I think the reason people lose it all is because they don't know the difference between income and capital. They get an amount of money, immediately think "I am rich" and start living the way they think a rich person lives.
$5,000,000 is the kind of money most people think makes them extremely rich. And it does make you very rich, if you're smart with it. But by the time you've paid off $200,000 mortgages for a couple of dozen family and friends you're down to the last $200,000 and suddenly you don't even have enough for an Italian supercar.
The other thing people are very prone to forget is that initial purchase is just part of the cost of the "rich lifestyle". If you buy that $500,000 Ferrari you've got yourself an awesome car but don't be thinking you can maintain it for the same kind of money that used to keep your Ford Focus on the road. It drinks gas, servicing is more frequent and more expensive and insurance will probably cost quite a lot too. The huge mansion you always wanted comes with much higher property taxes, heating and cooling costs, maintenance and insurance costs and so on.
One way to look at things is to take a lump sum and consider it as an annual income for life. If you take that $5,000,000 from before and figure that statistically you've got maybe 50 years left to live, that means you've effectively got $100,000 you can draw down from it every year without running out. Chances are for most of us that's more than enough to replace our salary, which means we can quit our job and do what we want rather than what pays the bills. Did you always want to spend more time serving at church? Now you can.
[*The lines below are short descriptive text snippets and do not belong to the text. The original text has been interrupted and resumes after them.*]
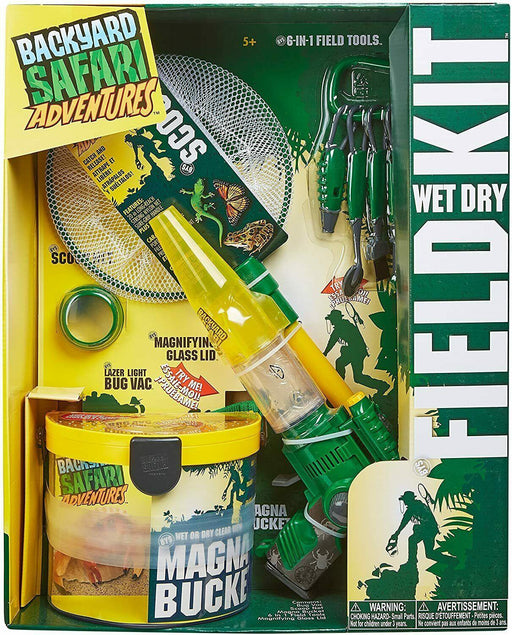 Backyard Safari Wet & Dry Field Exploration Kit Develops Skills - Science Nature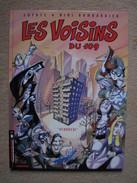 COYOTE & NINI BOMBARDIER - LES VOISINS DU 109 T1 - LE LOMBARD (EO 2006) SP - Livres, BD, Revues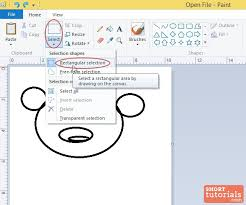 rectangle selection how to select rectangular area in ms paint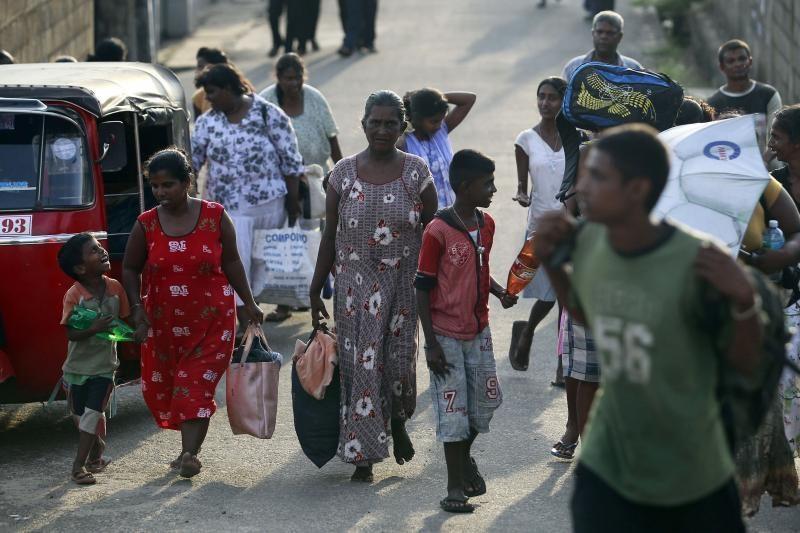Indonezijos krantus pasiekė neaukštos cunamio bangos (atnaujinta)
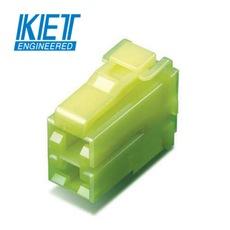 KUM Connector MG613131-6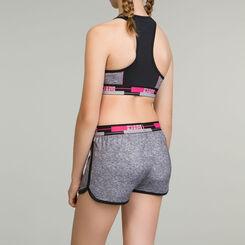 DIM Girl sports bra in heather grey, , DIM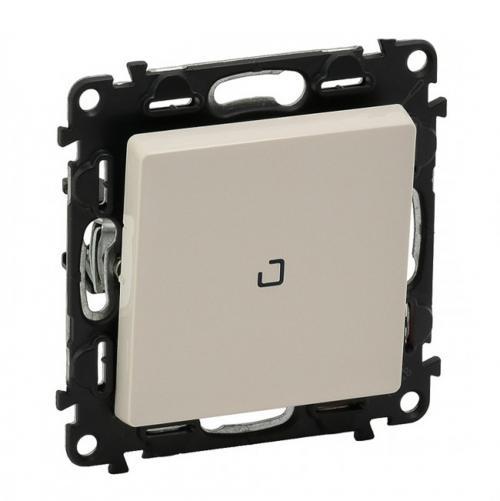 LEGRAND - Еднополюсен ключ с LED индикатор 0.15mA Valena Life 752210 крем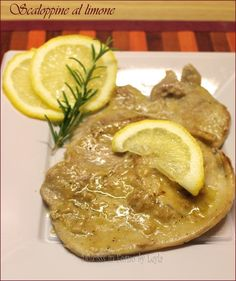 scaloppine al limone fettine di vitello
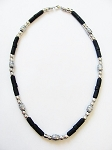 Cancun Beach Twilight Survivor Beaded Necklace, Men's Surfer Choker Black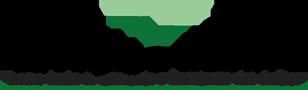 LESNI PELETI Logo
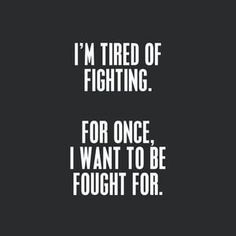 Depressing Quotes 365 Depression Quotes and Sayings About Depression life 24 Feeling Broken Quotes, Deep Thought Quotes, Quotes Deep Feelings, Deep Sad Quotes, Feeling Numb Quotes, I'm Broken Quotes, Words Hurt Quotes, Strong Quotes, Motivacional Quotes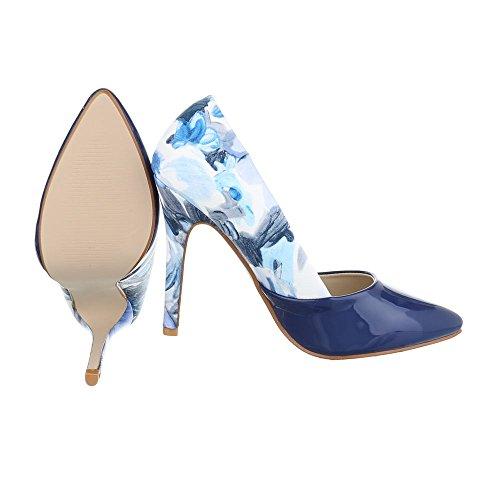 Ital-Design - Scarpe con plateau Donna Blau Multi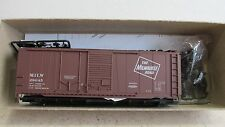 ACCURAIL #3804.1 MILWAUKEE ROAD 40' COMBO DOOR BOXCAR #29045~ LOT C ~ HO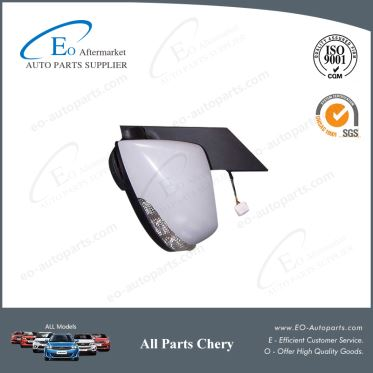 Left Side Rear View Mirrors S12-8202020BA-DQ for Chery B14 Cross Eastar V5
Wish you could have helped take the kids on that adventure weekend? Now you don't have to worry about getting up for work on Monday morning. Want to help that single mother you know who does her best but really struggles? Chances are with $100,000/year without even getting out of bed you can spare some cash to help her with her bills. That older person who is desperately lonely? You've got the time and money to take them somewhere for the day, even if it is just a visit to the park or the seaside and a stop at the cafe afterwards.
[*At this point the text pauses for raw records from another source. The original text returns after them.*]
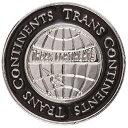 クラベリアTRANS CONTINENTS ロゴデザイン クリップマーカー ブラック TCCM-02 TCCM02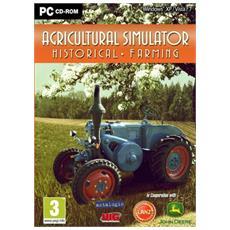 Agricultural Simulator: Italian Historical Farm Pc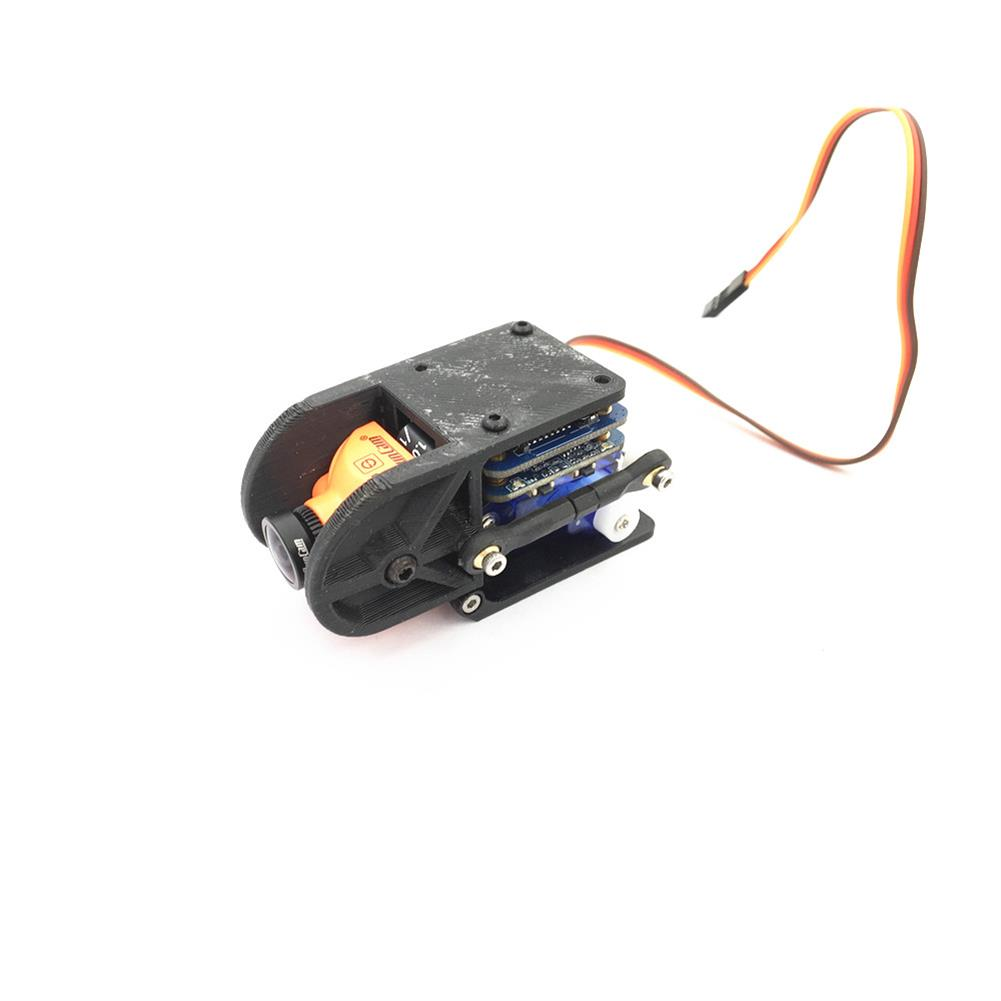 fpv-system URUAV Steering Gear Gimbal Can Extend the Second Axis for Runcam Split Mini FPV Camera FPV Racing RC Drone HOB1836125 2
Got particular skills that would be hugely useful to the church or to non-profits you support? Great - you don't need to sell to the highest bidder now, you can focus your skills in places they will do wider good rather than earn enough to pay the bills. Maybe you can be a web designer for the local churches, or help with the administration of the shelter for domestic abuse victims, or landscape the gardens at the hospice for terminally ill children. No matter if they can't pay, you can do it for love rather than for money.
Of course you could just buy yourself a mansion and a Ferrari and stick a metaphorical two fingers up at the world. But there's so much good you could do if you won a stack of cash on the lottery. It's just another way we can set ourselves apart from "the world".